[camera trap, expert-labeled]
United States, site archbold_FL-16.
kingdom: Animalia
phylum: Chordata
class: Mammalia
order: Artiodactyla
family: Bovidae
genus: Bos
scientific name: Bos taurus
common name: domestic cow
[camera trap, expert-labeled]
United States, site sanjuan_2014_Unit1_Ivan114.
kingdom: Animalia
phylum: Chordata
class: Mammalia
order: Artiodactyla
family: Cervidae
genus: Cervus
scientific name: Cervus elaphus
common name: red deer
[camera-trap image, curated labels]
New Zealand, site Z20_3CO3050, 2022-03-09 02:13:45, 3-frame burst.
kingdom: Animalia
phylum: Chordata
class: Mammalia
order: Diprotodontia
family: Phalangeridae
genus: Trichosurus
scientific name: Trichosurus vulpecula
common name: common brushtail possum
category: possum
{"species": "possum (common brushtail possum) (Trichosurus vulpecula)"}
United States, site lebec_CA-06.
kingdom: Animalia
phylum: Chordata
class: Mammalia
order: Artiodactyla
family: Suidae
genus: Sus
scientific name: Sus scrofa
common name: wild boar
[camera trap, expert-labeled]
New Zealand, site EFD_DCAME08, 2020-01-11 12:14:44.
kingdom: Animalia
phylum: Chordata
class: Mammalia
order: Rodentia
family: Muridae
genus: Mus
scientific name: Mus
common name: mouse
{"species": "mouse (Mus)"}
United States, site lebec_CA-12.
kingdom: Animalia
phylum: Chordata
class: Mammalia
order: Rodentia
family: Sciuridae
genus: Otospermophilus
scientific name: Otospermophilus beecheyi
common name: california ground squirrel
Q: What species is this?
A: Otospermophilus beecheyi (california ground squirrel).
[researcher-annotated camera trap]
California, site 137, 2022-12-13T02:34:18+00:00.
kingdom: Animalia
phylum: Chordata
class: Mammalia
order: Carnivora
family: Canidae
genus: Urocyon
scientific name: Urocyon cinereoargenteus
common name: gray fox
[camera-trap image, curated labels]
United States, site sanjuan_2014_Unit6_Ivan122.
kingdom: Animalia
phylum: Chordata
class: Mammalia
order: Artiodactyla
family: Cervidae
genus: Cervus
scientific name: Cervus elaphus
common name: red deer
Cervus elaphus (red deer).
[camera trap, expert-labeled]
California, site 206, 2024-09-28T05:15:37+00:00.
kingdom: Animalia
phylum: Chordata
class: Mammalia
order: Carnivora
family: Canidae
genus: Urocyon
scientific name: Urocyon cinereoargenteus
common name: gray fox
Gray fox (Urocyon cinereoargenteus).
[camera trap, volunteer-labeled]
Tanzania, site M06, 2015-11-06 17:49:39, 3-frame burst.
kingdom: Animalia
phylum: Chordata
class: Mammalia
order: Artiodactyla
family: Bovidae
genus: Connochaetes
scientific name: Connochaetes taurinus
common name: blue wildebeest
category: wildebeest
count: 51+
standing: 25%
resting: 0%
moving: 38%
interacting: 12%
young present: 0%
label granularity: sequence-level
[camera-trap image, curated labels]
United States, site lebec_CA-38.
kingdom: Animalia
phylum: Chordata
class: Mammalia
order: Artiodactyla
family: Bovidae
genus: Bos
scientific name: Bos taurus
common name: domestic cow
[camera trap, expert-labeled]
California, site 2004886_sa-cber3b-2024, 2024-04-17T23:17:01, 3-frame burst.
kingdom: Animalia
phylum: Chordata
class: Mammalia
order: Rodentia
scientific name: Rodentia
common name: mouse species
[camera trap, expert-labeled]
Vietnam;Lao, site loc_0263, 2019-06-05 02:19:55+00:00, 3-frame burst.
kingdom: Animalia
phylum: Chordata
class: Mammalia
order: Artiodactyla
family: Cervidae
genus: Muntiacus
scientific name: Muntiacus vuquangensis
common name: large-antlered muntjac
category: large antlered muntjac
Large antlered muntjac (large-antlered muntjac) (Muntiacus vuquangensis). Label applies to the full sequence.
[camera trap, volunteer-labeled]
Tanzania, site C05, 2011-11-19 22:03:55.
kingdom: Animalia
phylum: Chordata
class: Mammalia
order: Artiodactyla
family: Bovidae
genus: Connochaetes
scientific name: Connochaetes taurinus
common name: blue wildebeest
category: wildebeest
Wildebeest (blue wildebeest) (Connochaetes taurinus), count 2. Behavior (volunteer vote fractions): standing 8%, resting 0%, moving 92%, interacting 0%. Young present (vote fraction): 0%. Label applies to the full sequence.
******
What you are asked to do =
Repeat the data precisely, reproducing every entry.

Result for this exercise =
[camera trap, expert-labeled]
United States, site archbold_FL-16.
kingdom: Animalia
phylum: Chordata
class: Mammalia
order: Artiodactyla
family: Bovidae
genus: Bos
scientific name: Bos taurus
common name: domestic cow
[camera trap, expert-labeled]
United States, site sanjuan_2014_Unit1_Ivan114.
kingdom: Animalia
phylum: Chordata
class: Mammalia
order: Artiodactyla
family: Cervidae
genus: Cervus
scientific name: Cervus elaphus
common name: red deer
[camera-trap image, curated labels]
New Zealand, site Z20_3CO3050, 2022-03-09 02:13:45, 3-frame burst.
kingdom: Animalia
phylum: Chordata
class: Mammalia
order: Diprotodontia
family: Phalangeridae
genus: Trichosurus
scientific name: Trichosurus vulpecula
common name: common brushtail possum
category: possum
{"species": "possum (common brushtail possum) (Trichosurus vulpecula)"}
United States, site lebec_CA-06.
kingdom: Animalia
phylum: Chordata
class: Mammalia
order: Artiodactyla
family: Suidae
genus: Sus
scientific name: Sus scrofa
common name: wild boar
[camera trap, expert-labeled]
New Zealand, site EFD_DCAME08, 2020-01-11 12:14:44.
kingdom: Animalia
phylum: Chordata
class: Mammalia
order: Rodentia
family: Muridae
genus: Mus
scientific name: Mus
common name: mouse
{"species": "mouse (Mus)"}
United States, site lebec_CA-12.
kingdom: Animalia
phylum: Chordata
class: Mammalia
order: Rodentia
family: Sciuridae
genus: Otospermophilus
scientific name: Otospermophilus beecheyi
common name: california ground squirrel
Q: What species is this?
A: Otospermophilus beecheyi (california ground squirrel).
[researcher-annotated camera trap]
California, site 137, 2022-12-13T02:34:18+00:00.
kingdom: Animalia
phylum: Chordata
class: Mammalia
order: Carnivora
family: Canidae
genus: Urocyon
scientific name: Urocyon cinereoargenteus
common name: gray fox
[camera-trap image, curated labels]
United States, site sanjuan_2014_Unit6_Ivan122.
kingdom: Animalia
phylum: Chordata
class: Mammalia
order: Artiodactyla
family: Cervidae
genus: Cervus
scientific name: Cervus elaphus
common name: red deer
Cervus elaphus (red deer).
[camera trap, expert-labeled]
California, site 206, 2024-09-28T05:15:37+00:00.
kingdom: Animalia
phylum: Chordata
class: Mammalia
order: Carnivora
family: Canidae
genus: Urocyon
scientific name: Urocyon cinereoargenteus
common name: gray fox
Gray fox (Urocyon cinereoargenteus).
[camera trap, volunteer-labeled]
Tanzania, site M06, 2015-11-06 17:49:39, 3-frame burst.
kingdom: Animalia
phylum: Chordata
class: Mammalia
order: Artiodactyla
family: Bovidae
genus: Connochaetes
scientific name: Connochaetes taurinus
common name: blue wildebeest
category: wildebeest
count: 51+
standing: 25%
resting: 0%
moving: 38%
interacting: 12%
young present: 0%
label granularity: sequence-level
[camera-trap image, curated labels]
United States, site lebec_CA-38.
kingdom: Animalia
phylum: Chordata
class: Mammalia
order: Artiodactyla
family: Bovidae
genus: Bos
scientific name: Bos taurus
common name: domestic cow
[camera trap, expert-labeled]
California, site 2004886_sa-cber3b-2024, 2024-04-17T23:17:01, 3-frame burst.
kingdom: Animalia
phylum: Chordata
class: Mammalia
order: Rodentia
scientific name: Rodentia
common name: mouse species
[camera trap, expert-labeled]
Vietnam;Lao, site loc_0263, 2019-06-05 02:19:55+00:00, 3-frame burst.
kingdom: Animalia
phylum: Chordata
class: Mammalia
order: Artiodactyla
family: Cervidae
genus: Muntiacus
scientific name: Muntiacus vuquangensis
common name: large-antlered muntjac
category: large antlered muntjac
Large antlered muntjac (large-antlered muntjac) (Muntiacus vuquangensis). Label applies to the full sequence.
[camera trap, volunteer-labeled]
Tanzania, site C05, 2011-11-19 22:03:55.
kingdom: Animalia
phylum: Chordata
class: Mammalia
order: Artiodactyla
family: Bovidae
genus: Connochaetes
scientific name: Connochaetes taurinus
common name: blue wildebeest
category: wildebeest
Wildebeest (blue wildebeest) (Connochaetes taurinus), count 2. Behavior (volunteer vote fractions): standing 8%, resting 0%, moving 92%, interacting 0%. Young present (vote fraction): 0%. Label applies to the full sequence.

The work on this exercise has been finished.